● DOCUMENT SECTION:
For those who haven't looked at bit.ops, lsl and lsr are logical shift
left and logical shift right. Doing this operation on strings (as bands,
bors and bxors do) would allow the full range of bit-manipulation to be
done quickly on strings-as-bitfields (though, of course, it's already
possible even without these operations).
I don't see shls and shrs being useful (or terribly meaningful), but
correct me if I'm wrong there.
Of course, there's the small matter that shifting left might grow your
string, but this should not be a major concern for Parrot. I don't think
shifting right should shrink the string.
--
Aaron Sherman <a...@ajs.com>
Senior Systems Engineer and Toolsmith
"It's the sound of a satellite saying, 'get me down!'" -Shriekback
Cool!
>Of course, there's the small matter that shifting left might grow your
>string, but this should not be a major concern for Parrot. I don't think
>shifting right should shrink the string.
I think left and right shift of strings should work the same way that
shifts on ints works--that is, it doesn't grow, bits just fall off
the end. You can decide whether to sign-extend or 0-extend, either
one's OK.
--
Dan
--------------------------------------"it's like this"-------------------
Dan Sugalski even samurai
d...@sidhe.org have teddy bears and even
teddy bears get drunk
Have we[1] finished working out what a string is yet?
[1] And by "we", I mean "you"[2].
[2] And by "you", I mean "you" plural.
--
Bryan C. Warnock
bwarnock@(gtemail.net|raba.com)
Yep. Or at least we've worked out what Parrot's going to do--whether
everyone (or anyone) will be happy with it is a different matter
entirely.
Bitstring operations ought only be valid on binary data, though,
unless someone can give me a good reason why we ought to allow
bitshifting on Unicode. (And then give me a reasoned argument *how*,
too)

● PROBLEM REQUIREMENTS:
In the thread on bit-shifting strings, what do lsl and lsr stand for?

● DATASET EXTRACT:
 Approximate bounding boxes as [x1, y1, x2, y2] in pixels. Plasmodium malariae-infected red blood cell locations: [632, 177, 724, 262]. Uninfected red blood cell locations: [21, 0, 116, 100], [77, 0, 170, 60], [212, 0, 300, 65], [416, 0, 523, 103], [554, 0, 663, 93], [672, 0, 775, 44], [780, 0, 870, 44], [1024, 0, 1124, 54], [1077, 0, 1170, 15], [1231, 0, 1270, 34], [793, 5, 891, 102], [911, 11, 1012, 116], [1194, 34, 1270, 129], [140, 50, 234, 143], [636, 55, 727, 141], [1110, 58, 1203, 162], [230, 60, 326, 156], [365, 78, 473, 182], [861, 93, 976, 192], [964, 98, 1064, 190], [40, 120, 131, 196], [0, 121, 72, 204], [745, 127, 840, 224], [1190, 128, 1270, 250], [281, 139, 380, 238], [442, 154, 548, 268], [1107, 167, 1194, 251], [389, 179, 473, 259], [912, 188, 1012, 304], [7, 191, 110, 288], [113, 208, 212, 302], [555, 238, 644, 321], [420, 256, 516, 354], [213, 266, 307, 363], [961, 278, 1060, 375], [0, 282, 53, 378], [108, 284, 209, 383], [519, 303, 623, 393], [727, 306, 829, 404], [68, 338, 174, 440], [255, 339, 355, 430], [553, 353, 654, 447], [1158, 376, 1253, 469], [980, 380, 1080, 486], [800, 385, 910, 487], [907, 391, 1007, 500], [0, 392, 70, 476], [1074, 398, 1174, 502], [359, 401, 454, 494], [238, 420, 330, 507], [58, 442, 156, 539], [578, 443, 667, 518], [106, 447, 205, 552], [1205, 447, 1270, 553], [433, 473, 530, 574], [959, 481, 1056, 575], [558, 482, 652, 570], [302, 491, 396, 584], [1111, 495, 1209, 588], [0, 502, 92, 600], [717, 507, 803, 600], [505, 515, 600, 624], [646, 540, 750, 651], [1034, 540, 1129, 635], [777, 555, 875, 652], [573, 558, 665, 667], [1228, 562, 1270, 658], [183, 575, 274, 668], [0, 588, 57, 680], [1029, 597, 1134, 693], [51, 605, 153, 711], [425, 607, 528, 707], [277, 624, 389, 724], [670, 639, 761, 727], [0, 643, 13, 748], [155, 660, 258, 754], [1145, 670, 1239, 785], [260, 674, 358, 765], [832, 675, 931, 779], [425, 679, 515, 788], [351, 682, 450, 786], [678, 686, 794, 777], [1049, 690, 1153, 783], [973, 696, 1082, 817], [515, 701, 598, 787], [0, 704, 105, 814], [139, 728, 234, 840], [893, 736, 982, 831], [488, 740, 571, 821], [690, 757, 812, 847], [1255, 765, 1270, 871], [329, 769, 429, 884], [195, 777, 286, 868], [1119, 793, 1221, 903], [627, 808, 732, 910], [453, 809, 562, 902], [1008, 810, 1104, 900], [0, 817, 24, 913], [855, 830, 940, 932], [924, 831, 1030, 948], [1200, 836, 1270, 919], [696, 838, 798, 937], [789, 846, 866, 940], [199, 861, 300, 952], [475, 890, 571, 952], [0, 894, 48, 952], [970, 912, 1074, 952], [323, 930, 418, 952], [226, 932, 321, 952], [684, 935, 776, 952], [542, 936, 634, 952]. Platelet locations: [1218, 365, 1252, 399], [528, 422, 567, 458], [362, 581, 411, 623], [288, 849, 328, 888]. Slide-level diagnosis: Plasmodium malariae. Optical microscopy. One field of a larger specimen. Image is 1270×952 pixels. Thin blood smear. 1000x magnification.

● WRITTEN ANSWER:
Logical shift left and logical shift right.